Introduction

Lung cancer was the most common cancer and the leading cause of cancer death in China and worldwide [1]. In recent years, the incidence of lung cancer had increased substantially in China and was likely to continue to rise in the next few decades [2]. Most patients with lung cancer usually confronted a limited life span and had to receive surgery, chemical radiotherapy, targeted therapy, and other treatments. Benefiting from the development of treatment methods, more and more patients with lung cancer could receive more treatments to survive longer. However, these treatments and the disease of lung cancer itself often caused many uncomfortable symptoms, impaired physical function, financial burden, social tension, and psychological disorders. Besides the efficacy of cancer treatment, these issues should also arouse our widespread concern. In particular, the low cure rate, limited overall survival, and continuous therapies leaded the patients to experience considerable psychological disorder, which should arouse widespread attention from doctors and nurses engaged in clinical work of lung cancer [3].
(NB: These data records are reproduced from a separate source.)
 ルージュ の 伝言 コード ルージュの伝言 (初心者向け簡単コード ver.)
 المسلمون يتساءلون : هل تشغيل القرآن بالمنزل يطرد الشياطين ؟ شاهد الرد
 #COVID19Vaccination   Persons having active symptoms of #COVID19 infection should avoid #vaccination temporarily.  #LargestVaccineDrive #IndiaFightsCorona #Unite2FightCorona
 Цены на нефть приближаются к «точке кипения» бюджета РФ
Nowadays, the psychological disorder of patients with cancer had been determined by National Comprehensive Cancer Network (NCCN) guidelines as the sixth vital characteristic besides body temperature, pulse, breathing, blood pressure, and pain [4]. Depression and anxiety as the most common psychological disorders also most troubled the patients with lung cancer [5]. Extensive studies had shown that the incidence of depressive and anxious in the patients with lung cancer were 38.9–57.1% and 20.9–43.5%, respectively [6,7,8]. In addition, the research revealed that cancer patients with depression and anxiety had not only a worse quality of life but also longer hospital stay and higher costs [9, 10]. And psychological disorder of depression and anxiety had been regarded as a predictor of shorter survival in patients with lung cancer [11]. Therefore, it was very meaningful to investigate the symptoms of depression and anxiety in patients with lung cancer and explored the influencing factors of them in order to better understand and respond.
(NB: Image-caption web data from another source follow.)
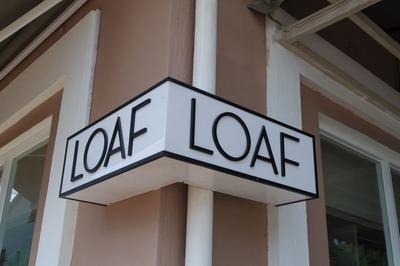 ザ・ローフ(The Loaf)ランカウイテラガハーバーIMGP6091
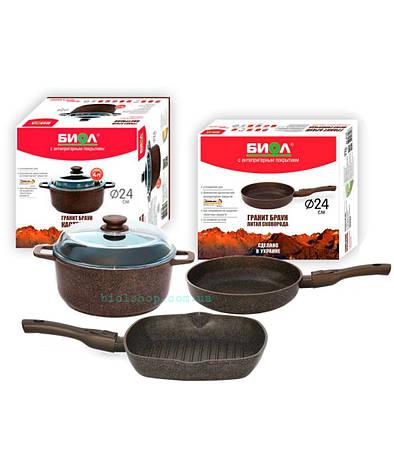 Набор посуды Биол Гранит браун Гриль сковорода 24 см, гриль 26 см и кастрюля с крышкой 4 л Г26ПС, фото 2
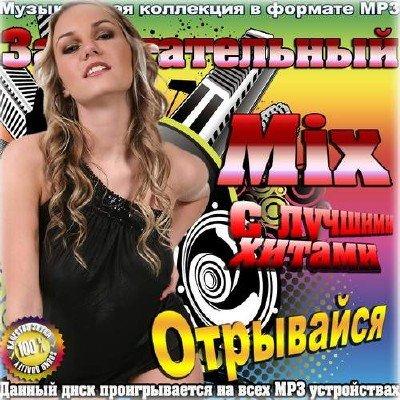 Зажигательный Mix отрывайся с лучшими хитами (2014)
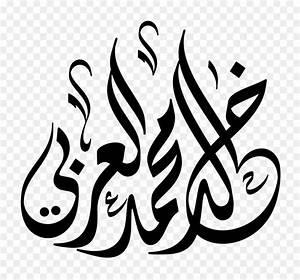 Free Download Arabic Calligraphy Fonts Diwani Arabic Fonts Free Download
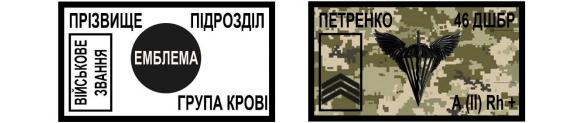 нагрудний знак санітарний ідентифікатор на бронежилет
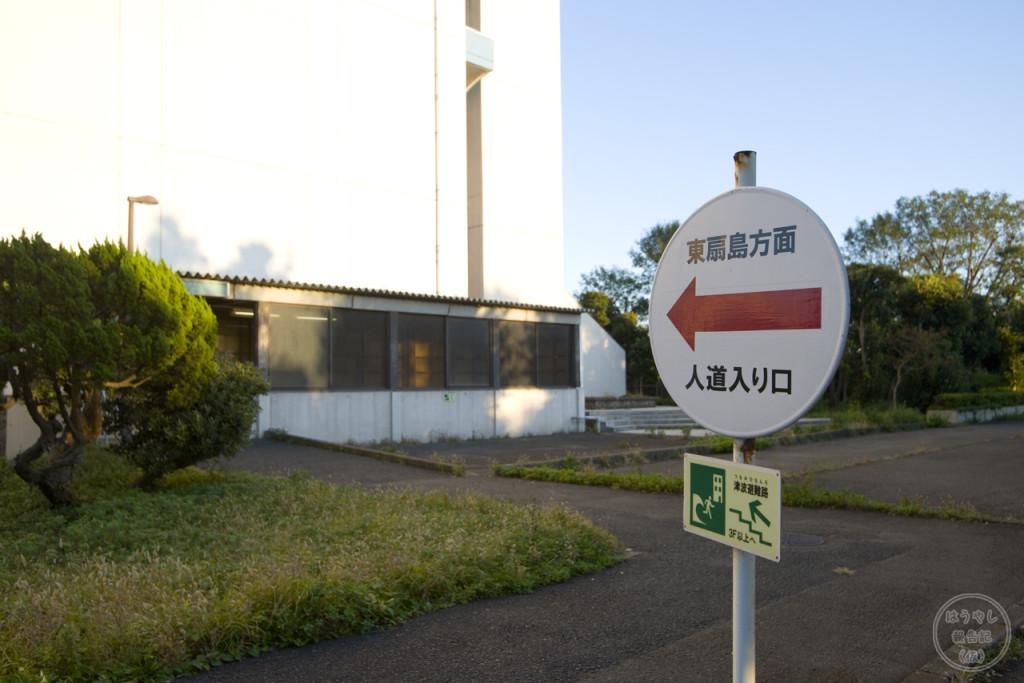 川崎港海底トンネル(人道トンネル)03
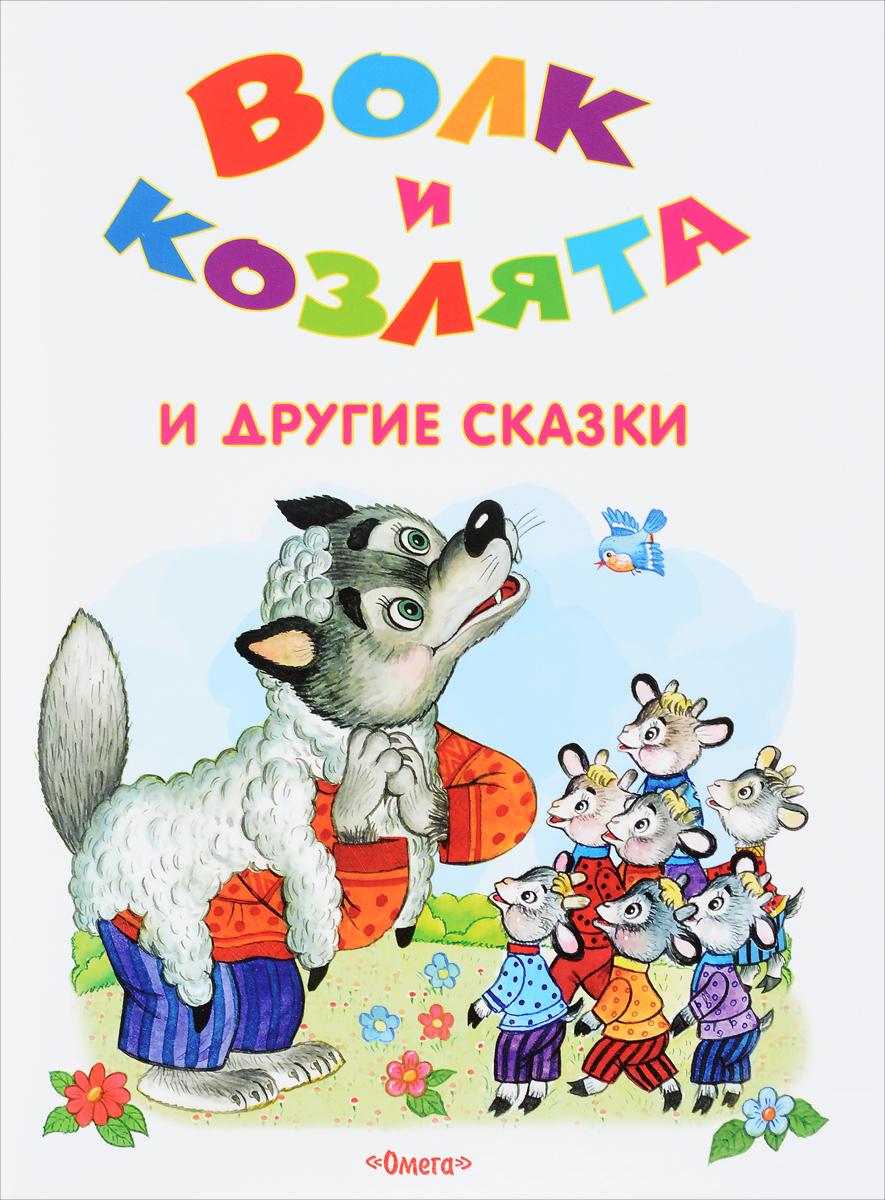 Волк и козлята и другие сказки игрушки злые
Nowadays, we had obtained the data related to depression and anxiety in patients with lung cancer, which were mainly from western medical hospitals [6, 7]. Only a few investigations on depression and anxiety on patients with lung cancer were carried out in TCM hospitals but only in outpatients [8]. It was widely known that Chinese medicine therapy was different from the western medicine, and the characteristics of outpatients and inpatients were also very different. This study intended to use internationally recognized scales to assess the proportion of depression and anxiety in the inpatients with lung cancer of TCM hospital and to determine the related risk factors of depression and anxiety.

Methods

Participants

The cross-sectional study recruited patients with lung cancer who were hospitalized in the Oncology Department of Guang’anmen Hospital, a Grade 3A TCM hospital in Beijing, between January 1 and December 31, 2019. The diagnosis and tumor node metastasis (TNM) staging of lung cancer referred to “Chinese guidelines for diagnosis and treatment of primary lung cancer 2018 (English version)” [12].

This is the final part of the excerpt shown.